THE INPUT:

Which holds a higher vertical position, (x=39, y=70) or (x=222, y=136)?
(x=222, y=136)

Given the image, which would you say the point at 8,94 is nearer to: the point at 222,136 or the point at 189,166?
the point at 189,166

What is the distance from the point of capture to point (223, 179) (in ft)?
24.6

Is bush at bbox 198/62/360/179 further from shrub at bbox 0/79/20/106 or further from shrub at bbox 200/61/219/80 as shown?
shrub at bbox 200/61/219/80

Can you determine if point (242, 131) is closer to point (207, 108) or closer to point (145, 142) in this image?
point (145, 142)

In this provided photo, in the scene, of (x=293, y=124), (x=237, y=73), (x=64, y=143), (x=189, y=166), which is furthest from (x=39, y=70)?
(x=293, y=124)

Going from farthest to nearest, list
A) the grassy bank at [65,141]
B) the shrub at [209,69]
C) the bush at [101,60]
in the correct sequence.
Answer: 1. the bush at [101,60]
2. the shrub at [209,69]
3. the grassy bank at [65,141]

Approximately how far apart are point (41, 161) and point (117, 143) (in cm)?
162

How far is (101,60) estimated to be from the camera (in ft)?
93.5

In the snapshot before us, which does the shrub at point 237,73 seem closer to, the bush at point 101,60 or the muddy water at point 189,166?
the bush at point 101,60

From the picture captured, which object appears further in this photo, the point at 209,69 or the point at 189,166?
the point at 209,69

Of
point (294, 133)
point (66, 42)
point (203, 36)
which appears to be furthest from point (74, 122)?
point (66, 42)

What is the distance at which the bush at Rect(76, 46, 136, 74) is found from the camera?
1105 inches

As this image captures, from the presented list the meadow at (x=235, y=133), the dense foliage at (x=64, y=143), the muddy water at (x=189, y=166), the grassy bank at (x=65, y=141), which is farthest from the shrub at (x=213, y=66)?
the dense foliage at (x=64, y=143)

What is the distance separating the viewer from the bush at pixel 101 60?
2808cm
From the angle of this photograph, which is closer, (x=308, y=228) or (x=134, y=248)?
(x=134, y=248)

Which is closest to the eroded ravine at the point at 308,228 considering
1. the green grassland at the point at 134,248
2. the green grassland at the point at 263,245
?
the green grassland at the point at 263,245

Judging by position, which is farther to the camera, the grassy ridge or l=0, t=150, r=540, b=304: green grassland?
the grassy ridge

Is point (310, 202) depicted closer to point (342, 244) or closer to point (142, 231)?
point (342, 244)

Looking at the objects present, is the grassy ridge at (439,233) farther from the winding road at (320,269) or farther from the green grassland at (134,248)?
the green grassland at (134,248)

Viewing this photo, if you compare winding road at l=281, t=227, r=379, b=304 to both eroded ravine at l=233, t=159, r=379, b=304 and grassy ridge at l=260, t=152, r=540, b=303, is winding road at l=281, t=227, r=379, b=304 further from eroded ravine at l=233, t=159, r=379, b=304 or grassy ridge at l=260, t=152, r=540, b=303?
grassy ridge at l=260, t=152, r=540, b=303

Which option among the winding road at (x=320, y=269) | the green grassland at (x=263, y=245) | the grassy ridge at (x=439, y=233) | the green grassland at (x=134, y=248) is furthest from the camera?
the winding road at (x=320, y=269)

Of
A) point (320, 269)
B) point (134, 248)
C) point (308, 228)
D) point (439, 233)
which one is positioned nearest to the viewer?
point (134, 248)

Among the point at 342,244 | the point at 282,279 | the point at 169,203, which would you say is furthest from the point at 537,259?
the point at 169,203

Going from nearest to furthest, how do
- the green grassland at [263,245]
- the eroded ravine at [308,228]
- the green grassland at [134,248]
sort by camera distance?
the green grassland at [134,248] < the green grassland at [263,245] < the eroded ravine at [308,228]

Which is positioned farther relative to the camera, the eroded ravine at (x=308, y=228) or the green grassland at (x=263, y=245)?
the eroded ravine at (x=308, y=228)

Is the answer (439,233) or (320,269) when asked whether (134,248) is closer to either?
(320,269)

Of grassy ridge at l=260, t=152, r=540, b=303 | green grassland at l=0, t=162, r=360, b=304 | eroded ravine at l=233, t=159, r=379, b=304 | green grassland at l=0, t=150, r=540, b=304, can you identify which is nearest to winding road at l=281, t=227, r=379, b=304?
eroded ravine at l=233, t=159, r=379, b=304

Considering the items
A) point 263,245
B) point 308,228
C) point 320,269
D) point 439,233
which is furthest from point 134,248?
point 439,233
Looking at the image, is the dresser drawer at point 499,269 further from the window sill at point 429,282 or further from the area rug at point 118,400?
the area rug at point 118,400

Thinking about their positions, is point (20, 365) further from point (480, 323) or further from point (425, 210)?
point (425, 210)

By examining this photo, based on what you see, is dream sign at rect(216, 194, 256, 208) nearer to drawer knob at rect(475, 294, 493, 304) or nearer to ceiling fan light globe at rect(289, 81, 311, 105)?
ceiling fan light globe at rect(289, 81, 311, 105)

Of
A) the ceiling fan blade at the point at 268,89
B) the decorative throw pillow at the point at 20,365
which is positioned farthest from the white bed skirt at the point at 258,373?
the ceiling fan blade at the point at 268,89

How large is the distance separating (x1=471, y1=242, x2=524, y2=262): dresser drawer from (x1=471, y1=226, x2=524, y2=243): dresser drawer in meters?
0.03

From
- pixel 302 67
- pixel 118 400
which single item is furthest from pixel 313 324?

THE REQUEST: Reproduce every line above verbatim, from the first to the last, without altering any character.

ANSWER BELOW:
Which holds a higher vertical position, (x=39, y=70) or (x=222, y=136)?
(x=222, y=136)

Given the image, which would you say the point at 8,94 is nearer to: the point at 222,136 or the point at 189,166?
the point at 189,166

What is the distance from the point of capture to point (223, 179) (in ft)?
24.6

Is bush at bbox 198/62/360/179 further from shrub at bbox 0/79/20/106 or further from shrub at bbox 200/61/219/80 as shown?
shrub at bbox 200/61/219/80

Can you determine if point (242, 131) is closer to point (207, 108) or closer to point (145, 142) in this image?
point (145, 142)

In this provided photo, in the scene, of (x=293, y=124), (x=237, y=73), (x=64, y=143), (x=189, y=166), which is furthest from (x=39, y=70)?
(x=293, y=124)

Going from farthest to nearest, list
A) the grassy bank at [65,141]
B) the shrub at [209,69]
C) the bush at [101,60]
in the correct sequence.
Answer: 1. the bush at [101,60]
2. the shrub at [209,69]
3. the grassy bank at [65,141]

Approximately how far apart are point (41, 161) and point (117, 143) (in cm)?
162

How far is (101,60) estimated to be from the camera (in ft)?
93.5

In the snapshot before us, which does the shrub at point 237,73 seem closer to, the bush at point 101,60 or the muddy water at point 189,166?
the bush at point 101,60

From the picture captured, which object appears further in this photo, the point at 209,69 or the point at 189,166?
the point at 209,69

Of
point (294, 133)
point (66, 42)
point (203, 36)
which appears to be furthest from point (74, 122)?
point (66, 42)

What is the distance at which the bush at Rect(76, 46, 136, 74) is found from the camera?
1105 inches

As this image captures, from the presented list the meadow at (x=235, y=133), the dense foliage at (x=64, y=143), the muddy water at (x=189, y=166), the grassy bank at (x=65, y=141), which is farthest from the shrub at (x=213, y=66)?
the dense foliage at (x=64, y=143)

What is the distance separating the viewer from the bush at pixel 101 60?
2808cm
From the angle of this photograph, which is closer, (x=308, y=228) or (x=134, y=248)?
(x=134, y=248)

Which is closest to the eroded ravine at the point at 308,228 considering
1. the green grassland at the point at 134,248
2. the green grassland at the point at 263,245
?
the green grassland at the point at 263,245

Judging by position, which is farther to the camera, the grassy ridge or l=0, t=150, r=540, b=304: green grassland?
the grassy ridge

Is point (310, 202) depicted closer to point (342, 244) or closer to point (142, 231)?
point (342, 244)

Looking at the objects present, is the grassy ridge at (439,233) farther from the winding road at (320,269) or farther from the green grassland at (134,248)?
the green grassland at (134,248)

Viewing this photo, if you compare winding road at l=281, t=227, r=379, b=304 to both eroded ravine at l=233, t=159, r=379, b=304 and grassy ridge at l=260, t=152, r=540, b=303, is winding road at l=281, t=227, r=379, b=304 further from eroded ravine at l=233, t=159, r=379, b=304 or grassy ridge at l=260, t=152, r=540, b=303?
grassy ridge at l=260, t=152, r=540, b=303

Which option among the winding road at (x=320, y=269) | the green grassland at (x=263, y=245) | the grassy ridge at (x=439, y=233) | the green grassland at (x=134, y=248) is furthest from the camera?
the winding road at (x=320, y=269)

Of
A) point (320, 269)
B) point (134, 248)
C) point (308, 228)
D) point (439, 233)
which one is positioned nearest to the viewer?
point (134, 248)

Among the point at 342,244 | the point at 282,279 | the point at 169,203, which would you say is furthest from the point at 537,259?
the point at 169,203

Going from nearest to furthest, how do
- the green grassland at [263,245]
- the eroded ravine at [308,228]
- the green grassland at [134,248]
sort by camera distance?
the green grassland at [134,248] < the green grassland at [263,245] < the eroded ravine at [308,228]

Which is positioned farther relative to the camera, the eroded ravine at (x=308, y=228) or the green grassland at (x=263, y=245)?
the eroded ravine at (x=308, y=228)

Is the answer (439,233) or (320,269) when asked whether (134,248) is closer to either?
(320,269)

Of grassy ridge at l=260, t=152, r=540, b=303 | green grassland at l=0, t=162, r=360, b=304 | eroded ravine at l=233, t=159, r=379, b=304 | green grassland at l=0, t=150, r=540, b=304, can you identify which is nearest to winding road at l=281, t=227, r=379, b=304?
eroded ravine at l=233, t=159, r=379, b=304

Considering the items
A) point 263,245
B) point 308,228
C) point 320,269
D) point 439,233
which is furthest from point 134,248?
point 439,233
Looking at the image, is the dresser drawer at point 499,269 further from the window sill at point 429,282 or further from the area rug at point 118,400?
the area rug at point 118,400

Thinking about their positions, is point (20, 365) further from point (480, 323) or further from point (425, 210)?
point (425, 210)

By examining this photo, based on what you see, is dream sign at rect(216, 194, 256, 208) nearer to drawer knob at rect(475, 294, 493, 304) or nearer to ceiling fan light globe at rect(289, 81, 311, 105)?
ceiling fan light globe at rect(289, 81, 311, 105)

Of
A) the ceiling fan blade at the point at 268,89
B) the decorative throw pillow at the point at 20,365
which is positioned farthest from the white bed skirt at the point at 258,373?
the ceiling fan blade at the point at 268,89

How large is the distance separating (x1=471, y1=242, x2=524, y2=262): dresser drawer from (x1=471, y1=226, x2=524, y2=243): dresser drawer in meters?
0.03

From
- pixel 302 67
- pixel 118 400
which single item is furthest from pixel 313 324?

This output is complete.